10 December 2025
The Costa Rican telecommunications regulator, Sutel, has officially rejected a proposed merger between two of the country’s leading private operators, Liberty and Tigo.
The decision halts a deal that was first announced in August 2024, when parent companies Liberty Latin America (LLA) and Millicom International Cellular revealed plans to combine their Costa Rican operations into a single entity.
The proposed merger would have resulted in a dominant market player, with Liberty Latin America expected to hold approximately 86% ownership, while Millicom would retain about 14%. The companies claimed that the merger aimed to foster a stronger, more integrated service provider for consumers in Costa Rica. However, concerns over market competition appear to have played a significant role in Sutel’s rejection, with the involvement of the country’s competition authority, Coprocom, suggesting antitrust issues may be at the heart of the decision.
Industry observers indicate that the primary worry is that such a concentration of market power could lead to higher prices and reduced service quality or options for consumers, especially given that Kölbi, a state-owned telecom operator, would remain the only significant competitor post-merger. While Sutel has not publicly detailed its reasons, the move aligns with efforts to prevent market monopolisation and protect consumer interests.

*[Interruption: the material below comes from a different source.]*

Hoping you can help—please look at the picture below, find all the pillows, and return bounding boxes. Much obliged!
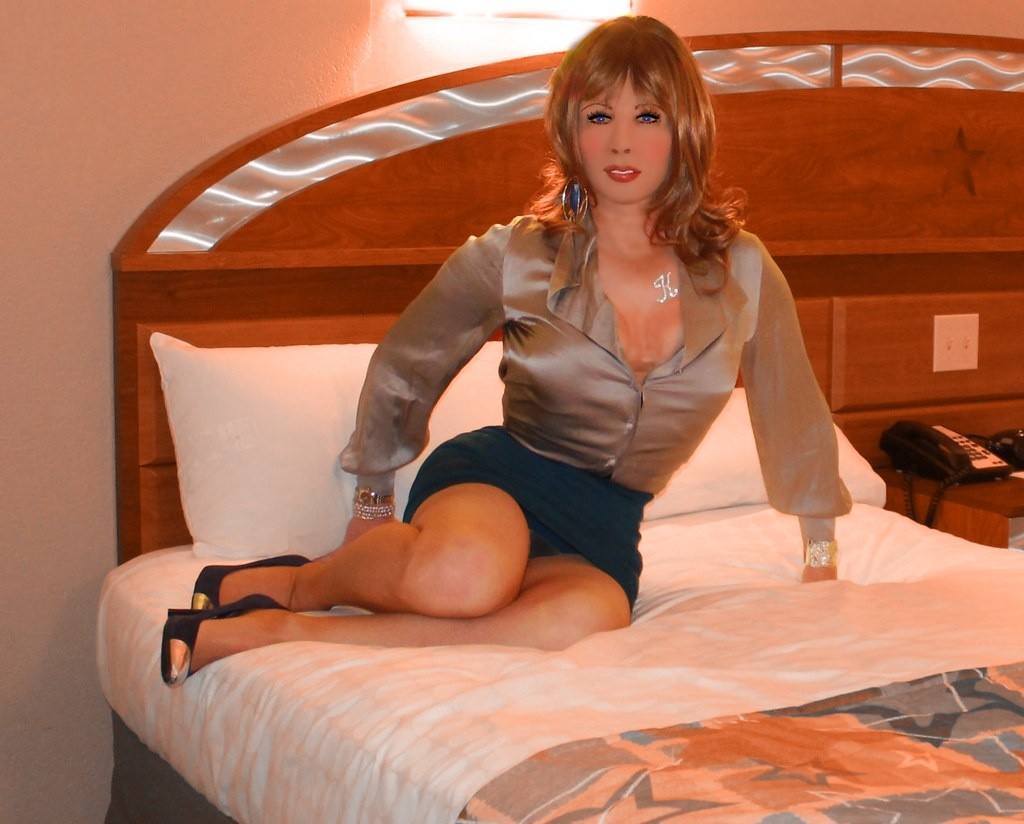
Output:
[147,332,886,560]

Liberty Costa Rica has signalled that it engaged extensively with regulators over several months to develop solutions that would address competition concerns. After being informed of Sutel’s initial rejection in September, Liberty and Tigo filed a formal appeal in late October, challenging the regulator’s decision. Both companies are now awaiting the final outcome of their appeal, leaving the future of the proposed merger uncertain.